In his work, Dlamini layers paint thickly onto the surface so that brushstrokes and palette knife marks are visible. This has become a distinct feature of his oeuvre. In Learning how to be lESS AFRAID brave Dlamini highlights his commitment to testing the boundaries of his working mediums. In Dimpho, we see a figure against a blue background — hand raised, body twisted… nonchalant relaxation. The work diverges from Dlamini’s classic method of applying paint and rather emphasises feeling through posture. Lovers and friends is a sincere shot of an intimate moment as two figures are painted embracing each other, almost morphing into one. The painting is vibrant and warm and reflects life. We are witnessing something special.
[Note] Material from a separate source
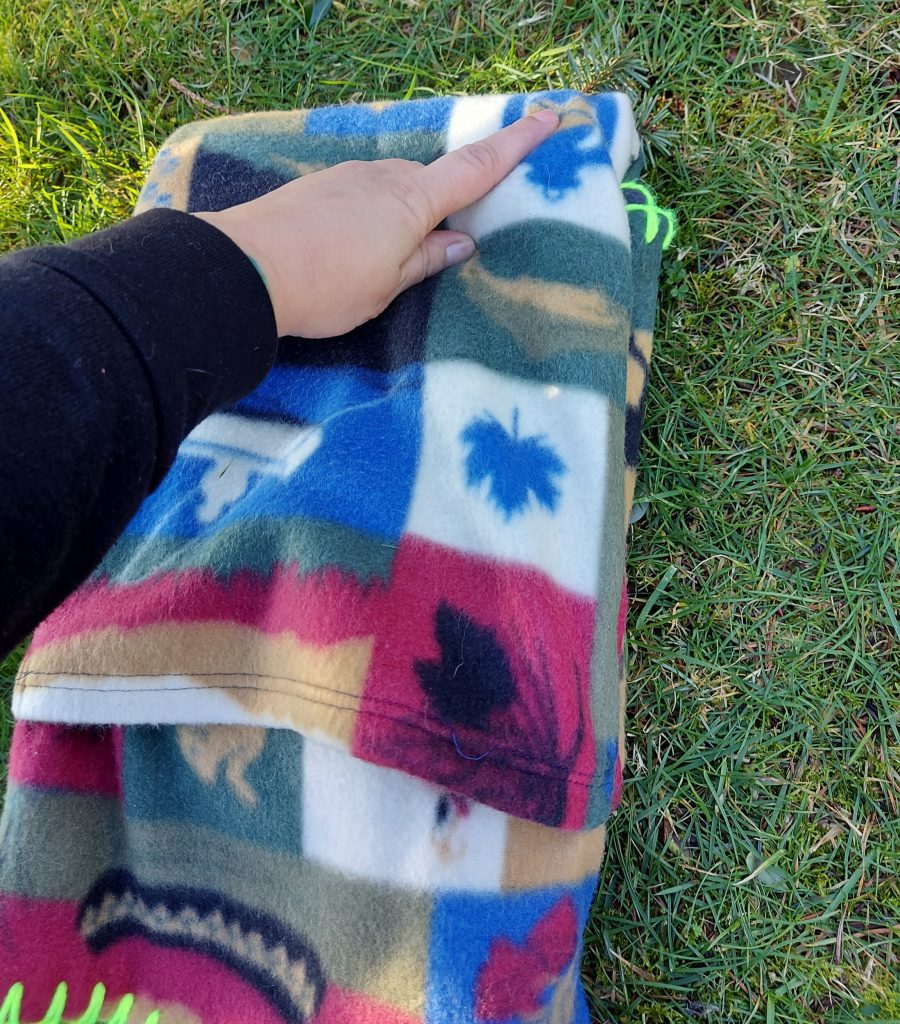 hand pointing to upper corner of folded blanket on the grass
American researcher Brene Brown suggests that we can choose courage or we can choose comfort but that we cannot claim both. Similarly, in Dlamini’s works, we are confronted with discomfort – images and figures that are curved and distorted, with certain features (eyes and lips in particular) exaggerated and others (nose and ears) minimised. These are extraordinary images not concerned with simple ideas of beauty — but rather, they are an investigation of fragility and the strangeness of life.
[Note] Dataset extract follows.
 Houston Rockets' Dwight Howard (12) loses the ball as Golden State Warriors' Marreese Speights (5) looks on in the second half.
Another aspect through which Dlamini pushes himself is through his employment of colour. Thinking about colour author Robyn Ferrel writes on Matisse’s reflections;
“The effect of color has real power…So much power that, in certain lights, it seems to become a substance. Once when I found myself in the chapel, I saw on the ground a red of such materiality that I had the feeling that the color was not the effect of light falling through the window, but that it belonged to some substance.” Similarly in Dlamini’s paintings, colour takes on new characteristics and material properties — yellow, red, blue and pink catch your eye. Once Kandinsky asked; “Which colour is similar to the singing of the canary, the whistle of the wind, repulsion, a storm, the moo of a cow? And through colour can you express feelings about science and life? And also, is yellow round or square?” In Dlamini’s works yellow adapts, at times it colours the skin of his figures or an item of clothing, and at other times it is the background upon which the drama of unfolds.
Unheard Voices II is an installation comprising concrete bricks placed to evoke a crime scene. The installation is a kind of trace of memory — connecting the difficult fragments of Dlamini’s life with the lighter, more joyful aspects. Perhaps this is a reminder that “you can’t be brave if you’ve only had wonderful things happen to you” as instructed by Tyler Moore. Just as his older work explored his life in relation to violence, this installation recalls those experiences and acknowledges them with the intention of moving forward.
In another sense, Learning how to be lESS AFRAID brave is about growing up, becoming, and making it through a crisis.